What the task asks
Copy out all the lines exactly. Omit pictures.

(Entries on spatial positioning)
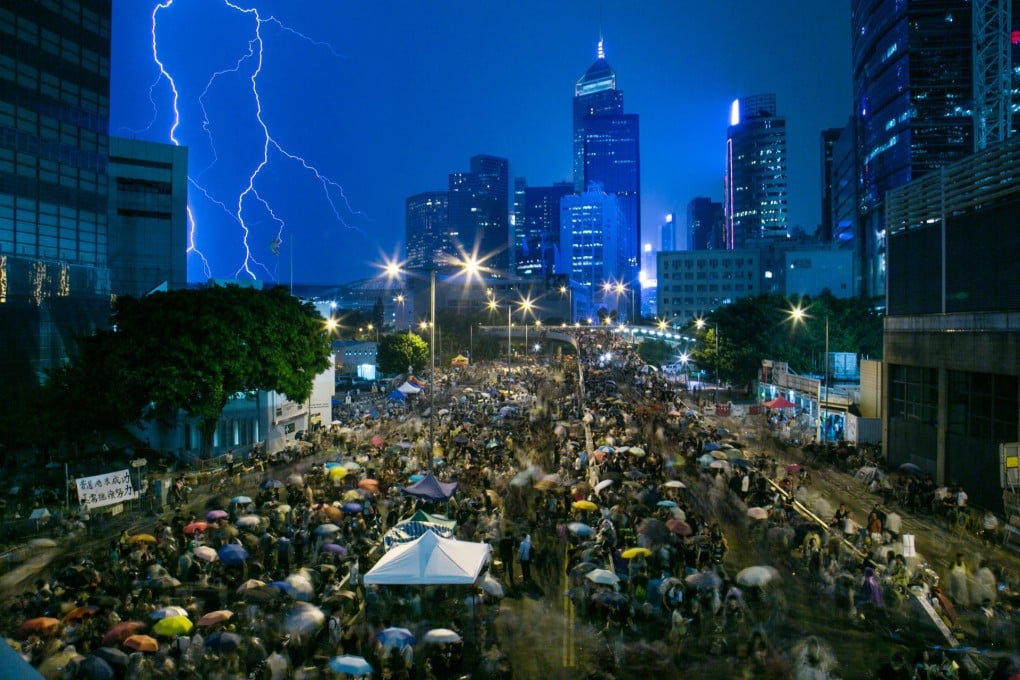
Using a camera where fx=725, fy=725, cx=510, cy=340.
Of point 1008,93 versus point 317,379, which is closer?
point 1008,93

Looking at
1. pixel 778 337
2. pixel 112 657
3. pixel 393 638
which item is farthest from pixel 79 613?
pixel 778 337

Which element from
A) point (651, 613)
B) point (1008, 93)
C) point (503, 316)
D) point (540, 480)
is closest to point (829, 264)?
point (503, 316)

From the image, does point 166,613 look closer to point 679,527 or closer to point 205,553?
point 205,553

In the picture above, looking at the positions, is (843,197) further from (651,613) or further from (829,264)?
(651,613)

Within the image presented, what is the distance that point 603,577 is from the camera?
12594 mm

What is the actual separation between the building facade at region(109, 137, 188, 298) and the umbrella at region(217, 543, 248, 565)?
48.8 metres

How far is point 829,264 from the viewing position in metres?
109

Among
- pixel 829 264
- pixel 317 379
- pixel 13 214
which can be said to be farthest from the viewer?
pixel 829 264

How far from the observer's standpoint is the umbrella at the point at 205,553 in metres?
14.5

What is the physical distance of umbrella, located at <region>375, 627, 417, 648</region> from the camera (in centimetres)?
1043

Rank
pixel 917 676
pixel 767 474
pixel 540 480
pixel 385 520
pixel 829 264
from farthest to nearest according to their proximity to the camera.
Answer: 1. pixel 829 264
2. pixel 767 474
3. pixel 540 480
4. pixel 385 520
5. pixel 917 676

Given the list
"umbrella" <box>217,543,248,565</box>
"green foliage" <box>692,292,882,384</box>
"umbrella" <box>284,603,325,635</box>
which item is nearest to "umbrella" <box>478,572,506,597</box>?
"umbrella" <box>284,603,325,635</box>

Finished task
Using a camera where fx=725, fy=725, cx=510, cy=340.
Of point 1008,93 versus point 317,379, which is closer?
point 1008,93

Looking at
1. pixel 778 337
2. pixel 112 657
3. pixel 393 638
which item is farthest from pixel 79 613?
pixel 778 337

Which element from
A) point (651, 613)
B) point (1008, 93)
C) point (503, 316)
D) point (540, 480)
is closest to point (829, 264)?
point (503, 316)

From the image, does point 166,613 look closer to point 679,527 or closer to point 205,553?
point 205,553

In the picture above, looking at the positions, is (843,197) further from (651,613) or further from (829,264)?
(651,613)

Within the image presented, what is the distance that point 603,577 is from the camera?
12594 mm

What is the actual separation between the building facade at region(109, 137, 188, 298) and the umbrella at region(217, 543, 248, 565)?
48.8 metres

How far is point 829,264 from the viewing position in metres?
109

Among
- pixel 829 264
- pixel 317 379
- pixel 13 214
which can be said to be farthest from the viewer?
pixel 829 264

How far from the observer's standpoint is the umbrella at the point at 205,553 in metres?
14.5

What is the physical distance of umbrella, located at <region>375, 627, 417, 648</region> from the camera (in centimetres)?
1043

Rank
pixel 917 676
pixel 767 474
pixel 540 480
pixel 385 520
pixel 829 264
from farthest to nearest according to their proximity to the camera.
Answer: 1. pixel 829 264
2. pixel 767 474
3. pixel 540 480
4. pixel 385 520
5. pixel 917 676

Given the list
"umbrella" <box>217,543,248,565</box>
"green foliage" <box>692,292,882,384</box>
"umbrella" <box>284,603,325,635</box>
which item is nearest to "umbrella" <box>478,572,506,597</box>?
"umbrella" <box>284,603,325,635</box>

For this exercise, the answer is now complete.